The researchers then observed that the tRNAs, when encoded and formulated for efficient delivery, were produced at high levels and effectively corrected nonsense mutations in mammalian cells, including in mouse muscle tissue. The repair was found in diverse disease-related genes such as CFTR, where 1,000 mutations have been linked with cystic fibrosis.

Also, the results revealed that the tRNA activity was sustained for weeks and did not affect stop codons that signal the normal end of the protein sequence.

“In total, the data support the possibility that such engineered tRNA satisfy the broad requirement for coverage of disease-causing (stop codons) and thus represent a promising new class of RNA therapeutic agent,” the researchers wrote.

“What I like about this study is that a number of different labs with different expertise all verified our engineered tRNA technology in a variety of contexts,” Christopher Ahern, PhD, the study’s senior author, said in a press release. “That suggests the approach is robust.”

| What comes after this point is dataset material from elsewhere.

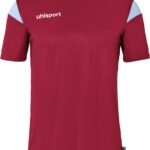 Uhlsport Squad 27 Shirt Korte Mouw Kinderen - Bordeaux / Hemelsblauw | Maat: 128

Ahern added that the high-throughput technology “turns ‘stops’ into ‘gos’ and hopefully one day may be used to correct defective genetic sequences in people.”

However, he cautioned that more information is still required, such as the ideal delivery strategies, and that there are technical obstacles to overcome before this gene therapy can be used in human therapies.

“For many diseases caused by nonsense mutations, even correcting a small percent of the mutated protein could be enough to be therapeutic to the patient,” Ahern said. “If this were to work as a human therapy, we would have a way to target every known stop codon disease.”